Unlike earlier industrial processes, digital technology enables far greater measurement of environments, processes, and remediation. That means we can analyze more complex systems, and see impacts as they happen, in system-wide views. The larger amounts of software, even in areas like manufacturing and transport, means that systems are more flexible too, adjusting to changing conditions. 

I recently joined Google Cloud because I believe the Digital Era can remediate the unintended consequences of the Industrial Era. Cloud computing focuses the sensors, analytics, and software engineering of the Digital Era in the most efficient manner possible. We can optimize existing systems, and enable large system changes that extend to everything from product life extension to energy system flexibility and smarter distribution, along with sourcing and manufacturing that is fairer to populations in many parts of the world. 

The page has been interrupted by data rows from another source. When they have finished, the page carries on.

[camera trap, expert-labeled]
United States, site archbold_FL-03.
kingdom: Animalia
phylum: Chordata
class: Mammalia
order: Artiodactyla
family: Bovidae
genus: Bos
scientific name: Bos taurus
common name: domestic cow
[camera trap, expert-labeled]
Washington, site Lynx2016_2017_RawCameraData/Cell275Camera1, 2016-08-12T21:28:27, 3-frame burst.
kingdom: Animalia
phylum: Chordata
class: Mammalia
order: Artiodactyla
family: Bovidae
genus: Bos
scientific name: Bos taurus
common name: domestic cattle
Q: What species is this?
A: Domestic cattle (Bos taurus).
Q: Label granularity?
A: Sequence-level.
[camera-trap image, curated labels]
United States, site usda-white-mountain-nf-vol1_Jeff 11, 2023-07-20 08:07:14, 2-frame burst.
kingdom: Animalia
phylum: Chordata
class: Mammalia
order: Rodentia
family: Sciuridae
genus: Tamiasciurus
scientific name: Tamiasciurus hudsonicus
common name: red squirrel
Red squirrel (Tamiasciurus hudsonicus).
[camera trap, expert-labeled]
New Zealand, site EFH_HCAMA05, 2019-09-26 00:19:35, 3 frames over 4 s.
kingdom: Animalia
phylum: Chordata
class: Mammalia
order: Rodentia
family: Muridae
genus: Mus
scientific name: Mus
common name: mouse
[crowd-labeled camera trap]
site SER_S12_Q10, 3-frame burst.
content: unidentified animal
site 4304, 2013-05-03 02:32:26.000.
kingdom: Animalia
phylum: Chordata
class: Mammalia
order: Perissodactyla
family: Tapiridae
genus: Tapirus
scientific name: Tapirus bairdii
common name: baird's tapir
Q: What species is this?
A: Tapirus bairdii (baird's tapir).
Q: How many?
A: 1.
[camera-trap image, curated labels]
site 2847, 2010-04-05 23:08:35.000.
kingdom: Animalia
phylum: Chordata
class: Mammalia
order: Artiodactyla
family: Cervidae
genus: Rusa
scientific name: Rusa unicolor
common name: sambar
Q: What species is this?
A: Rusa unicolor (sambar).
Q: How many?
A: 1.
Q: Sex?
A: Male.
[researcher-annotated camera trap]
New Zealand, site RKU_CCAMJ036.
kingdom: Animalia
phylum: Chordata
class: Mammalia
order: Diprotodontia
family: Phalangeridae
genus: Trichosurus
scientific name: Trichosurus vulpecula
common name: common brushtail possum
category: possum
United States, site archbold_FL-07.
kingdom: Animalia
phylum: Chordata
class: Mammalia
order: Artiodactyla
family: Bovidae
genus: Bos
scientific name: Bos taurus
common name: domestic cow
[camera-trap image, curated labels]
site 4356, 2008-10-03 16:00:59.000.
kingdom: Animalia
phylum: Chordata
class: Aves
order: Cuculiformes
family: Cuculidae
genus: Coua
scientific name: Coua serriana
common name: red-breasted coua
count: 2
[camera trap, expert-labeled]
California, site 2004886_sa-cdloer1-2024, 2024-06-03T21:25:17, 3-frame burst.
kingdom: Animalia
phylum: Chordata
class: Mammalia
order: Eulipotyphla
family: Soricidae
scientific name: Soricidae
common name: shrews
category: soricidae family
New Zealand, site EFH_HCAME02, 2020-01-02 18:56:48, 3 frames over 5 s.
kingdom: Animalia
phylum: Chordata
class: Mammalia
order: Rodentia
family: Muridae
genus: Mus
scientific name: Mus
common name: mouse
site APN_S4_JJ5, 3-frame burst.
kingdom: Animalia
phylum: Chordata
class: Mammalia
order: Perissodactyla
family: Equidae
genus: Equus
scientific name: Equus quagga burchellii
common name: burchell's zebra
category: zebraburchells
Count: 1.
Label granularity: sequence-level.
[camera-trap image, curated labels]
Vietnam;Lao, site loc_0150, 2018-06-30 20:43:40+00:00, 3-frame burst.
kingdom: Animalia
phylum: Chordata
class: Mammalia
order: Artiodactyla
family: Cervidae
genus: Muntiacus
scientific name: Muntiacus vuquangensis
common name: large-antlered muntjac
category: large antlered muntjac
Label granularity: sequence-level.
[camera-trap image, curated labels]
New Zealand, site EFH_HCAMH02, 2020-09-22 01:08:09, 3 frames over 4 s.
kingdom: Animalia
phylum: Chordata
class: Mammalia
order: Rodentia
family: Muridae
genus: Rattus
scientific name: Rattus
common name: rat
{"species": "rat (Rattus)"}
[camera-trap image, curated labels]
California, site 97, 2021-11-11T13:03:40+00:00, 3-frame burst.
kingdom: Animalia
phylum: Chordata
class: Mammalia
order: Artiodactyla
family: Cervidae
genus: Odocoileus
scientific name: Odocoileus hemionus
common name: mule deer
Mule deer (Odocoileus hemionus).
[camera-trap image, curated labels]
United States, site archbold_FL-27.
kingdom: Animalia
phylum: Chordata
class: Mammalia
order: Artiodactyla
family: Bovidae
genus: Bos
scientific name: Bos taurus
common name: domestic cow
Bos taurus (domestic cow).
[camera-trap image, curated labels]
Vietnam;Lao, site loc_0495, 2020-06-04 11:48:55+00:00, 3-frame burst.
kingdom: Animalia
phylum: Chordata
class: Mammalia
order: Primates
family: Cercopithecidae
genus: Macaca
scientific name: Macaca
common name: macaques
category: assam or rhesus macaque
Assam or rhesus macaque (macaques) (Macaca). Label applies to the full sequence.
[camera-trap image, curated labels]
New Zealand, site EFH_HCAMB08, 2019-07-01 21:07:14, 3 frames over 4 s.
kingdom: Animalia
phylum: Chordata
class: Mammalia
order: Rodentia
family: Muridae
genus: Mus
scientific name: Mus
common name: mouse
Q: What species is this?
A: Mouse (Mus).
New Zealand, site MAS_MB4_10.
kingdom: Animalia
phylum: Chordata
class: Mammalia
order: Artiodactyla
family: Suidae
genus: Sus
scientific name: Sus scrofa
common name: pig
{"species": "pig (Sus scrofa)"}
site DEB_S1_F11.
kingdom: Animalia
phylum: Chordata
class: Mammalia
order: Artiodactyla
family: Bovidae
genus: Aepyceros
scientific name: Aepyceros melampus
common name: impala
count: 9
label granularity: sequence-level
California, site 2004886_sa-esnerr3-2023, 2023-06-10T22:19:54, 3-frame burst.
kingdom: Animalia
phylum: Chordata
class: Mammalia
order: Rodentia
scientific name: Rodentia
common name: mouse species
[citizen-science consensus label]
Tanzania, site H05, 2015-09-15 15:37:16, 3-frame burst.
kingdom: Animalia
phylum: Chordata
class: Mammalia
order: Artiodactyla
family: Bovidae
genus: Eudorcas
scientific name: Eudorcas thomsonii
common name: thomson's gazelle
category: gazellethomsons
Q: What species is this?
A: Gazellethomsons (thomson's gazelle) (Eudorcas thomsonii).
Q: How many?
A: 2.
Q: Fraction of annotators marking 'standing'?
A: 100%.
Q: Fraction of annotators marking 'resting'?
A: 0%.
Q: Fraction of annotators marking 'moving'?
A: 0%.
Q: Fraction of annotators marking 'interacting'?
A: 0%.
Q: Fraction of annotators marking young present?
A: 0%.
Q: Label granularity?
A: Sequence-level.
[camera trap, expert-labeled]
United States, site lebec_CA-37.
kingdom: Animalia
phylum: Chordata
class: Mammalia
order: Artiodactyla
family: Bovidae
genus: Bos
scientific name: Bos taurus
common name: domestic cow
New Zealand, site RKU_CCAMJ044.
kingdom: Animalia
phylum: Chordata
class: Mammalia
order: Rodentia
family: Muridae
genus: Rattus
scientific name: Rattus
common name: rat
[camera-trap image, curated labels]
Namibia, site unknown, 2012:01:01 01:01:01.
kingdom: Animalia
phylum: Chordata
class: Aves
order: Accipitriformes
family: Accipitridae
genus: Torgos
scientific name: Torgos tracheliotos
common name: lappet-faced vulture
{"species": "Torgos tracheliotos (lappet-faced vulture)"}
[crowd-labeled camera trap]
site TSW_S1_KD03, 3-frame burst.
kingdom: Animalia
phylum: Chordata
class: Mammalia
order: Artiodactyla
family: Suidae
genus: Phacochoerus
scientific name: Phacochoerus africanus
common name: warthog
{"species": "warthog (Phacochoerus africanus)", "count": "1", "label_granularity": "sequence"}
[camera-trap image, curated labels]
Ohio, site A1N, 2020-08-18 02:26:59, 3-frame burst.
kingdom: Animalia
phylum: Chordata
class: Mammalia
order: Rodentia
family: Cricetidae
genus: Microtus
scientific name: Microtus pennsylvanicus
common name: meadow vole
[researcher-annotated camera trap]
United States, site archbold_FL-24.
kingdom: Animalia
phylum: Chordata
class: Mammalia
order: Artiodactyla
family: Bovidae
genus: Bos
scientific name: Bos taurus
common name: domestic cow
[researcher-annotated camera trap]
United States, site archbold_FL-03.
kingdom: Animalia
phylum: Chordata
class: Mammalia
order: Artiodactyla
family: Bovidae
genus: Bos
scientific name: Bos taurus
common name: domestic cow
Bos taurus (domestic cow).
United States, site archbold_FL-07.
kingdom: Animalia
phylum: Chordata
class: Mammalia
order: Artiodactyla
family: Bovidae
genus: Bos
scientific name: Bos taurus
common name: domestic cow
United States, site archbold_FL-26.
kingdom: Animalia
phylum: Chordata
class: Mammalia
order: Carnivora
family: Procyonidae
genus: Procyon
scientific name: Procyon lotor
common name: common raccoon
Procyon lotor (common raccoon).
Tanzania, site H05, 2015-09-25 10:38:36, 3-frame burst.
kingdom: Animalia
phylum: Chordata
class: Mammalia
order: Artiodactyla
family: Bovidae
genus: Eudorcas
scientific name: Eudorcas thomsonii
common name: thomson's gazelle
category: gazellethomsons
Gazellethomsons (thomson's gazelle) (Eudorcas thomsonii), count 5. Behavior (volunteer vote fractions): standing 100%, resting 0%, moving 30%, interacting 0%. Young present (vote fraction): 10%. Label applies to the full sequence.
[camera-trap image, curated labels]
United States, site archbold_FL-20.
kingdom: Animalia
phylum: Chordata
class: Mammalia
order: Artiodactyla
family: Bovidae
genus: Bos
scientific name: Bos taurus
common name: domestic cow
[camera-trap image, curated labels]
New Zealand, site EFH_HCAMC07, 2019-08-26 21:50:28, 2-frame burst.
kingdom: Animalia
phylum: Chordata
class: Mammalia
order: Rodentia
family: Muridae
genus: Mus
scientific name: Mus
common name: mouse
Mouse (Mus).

Google Cloud operates both the cleanest cloud in the industry today, and is offering new products, services, and research to make even more dramatic improvements ahead. At the highest level, Google’s 24/7 carbon-free energy goal by 2030 is working towards a dramatic reconfiguration of the global energy grid so we and others can run entirely on carbon-free sources less than eight years from now. Every utility and partner that joins us, and every company using Google Cloud, adds strength to this global mission.

There are a number of related issues that will involve greater use of cloud-based sensors, computer-driven climate models, Machine Learning, and AI. This might be the worsening duration and severity of wildfires because of climate change, an issue we've been addressing with AI to better track and predict fire. There are challenges to biodiversity and environmental integrity, something we've worked on with Unilever and both governmental and nongovernmental organizations. At an individual level, we're building tools in search and software development that help companies grow their business with the lowest environmental impact.   

It’s a combination of macro solutions, and micro behaviors. There are existing systems to improve, and entirely new things to envision and build. No single entity has all the answers, just as no single effect brought us to this crisis. Rather, it is a systemic view of the world, and a desire to act in more positive ways, that can help us move faster into healing. This is a transformation agenda, and Google Cloud brings the scale, reach and data that helps customers transform. Ultimately, the sustainable option becomes the better option.